So basically I had a customer hit by a known HP-AMS driver issue (KB2085618), the symptons were as follows;
- Unable to vMotion a VM to another host, gives “operation timed out error”
- If power off VM, vMotion a machine to another host, and then power on, you get the following error “Could not start VMX: msg.vmk.status.VMK_NO_MEMORY”
ESXi memory leak
This issue is caused by a memory leak in the driver which fills the SWAP memory of the ESXi host, making it unable to response to any requests at all,
For example, trying to enable SSH;
So basically here’s the fix, update to the latest HP-AMS Driver. However you will find just importing this into Update Manager, and trying to update a host will fail, because you can’t migrate your machines, but if you turn them off, it still fails with an “Error 99” message which if you google, will point you here after reading a community post KB2043170.
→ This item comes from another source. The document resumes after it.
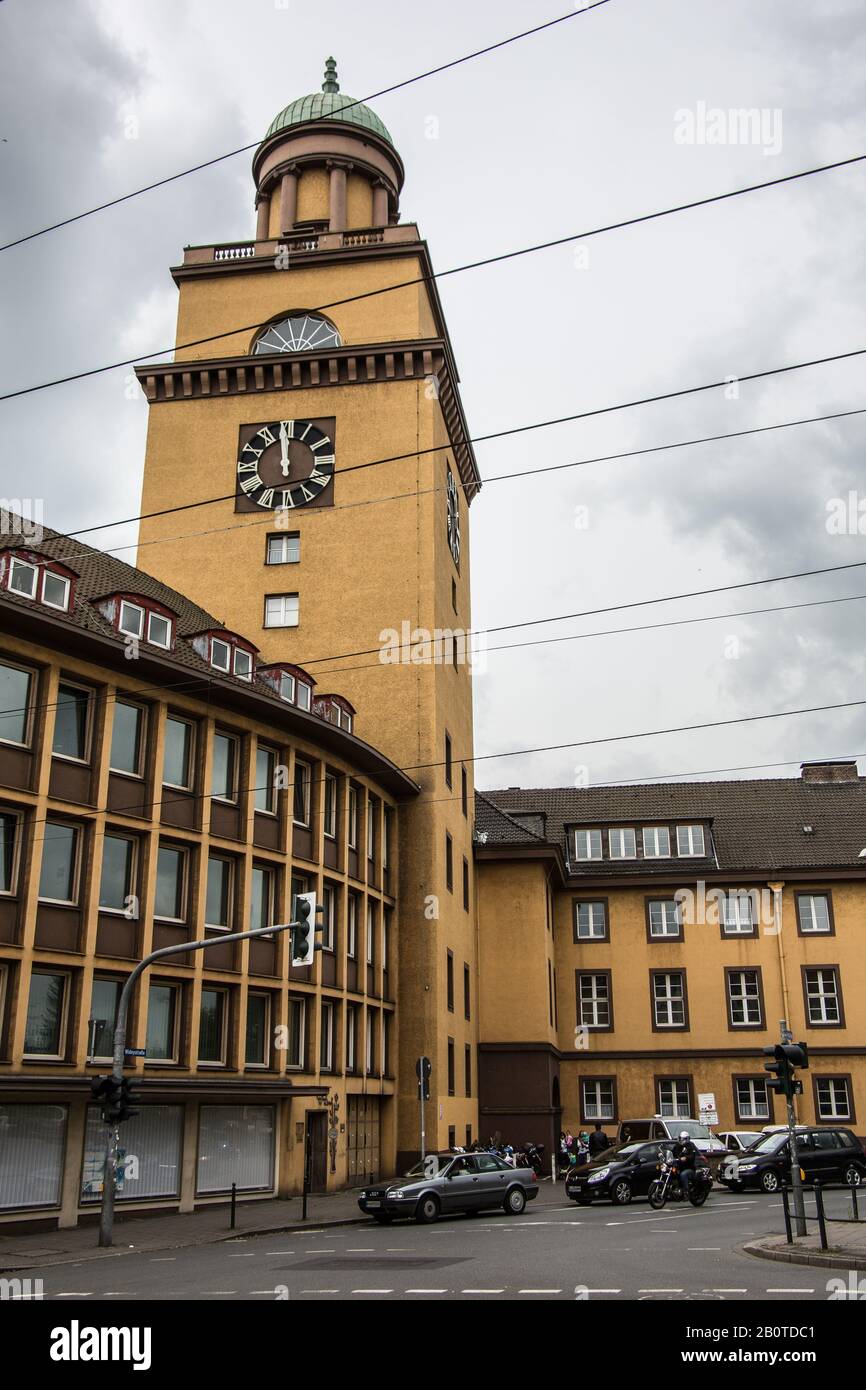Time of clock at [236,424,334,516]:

Just reboot the host, after powering off your machines, as you will find if you log into the ESXi console directly (Remote iLO/iDRAC or Physically).
/bin/sh: can't fork
So the host is completely locked up.
After one host has rebooted, update with the latest patches, then vMotion your machines onto this host, bring them up, update your other hosts.
A technically simple fix, but a pain in the backside if you’re hit with the issue once the memory leak has caused its damage.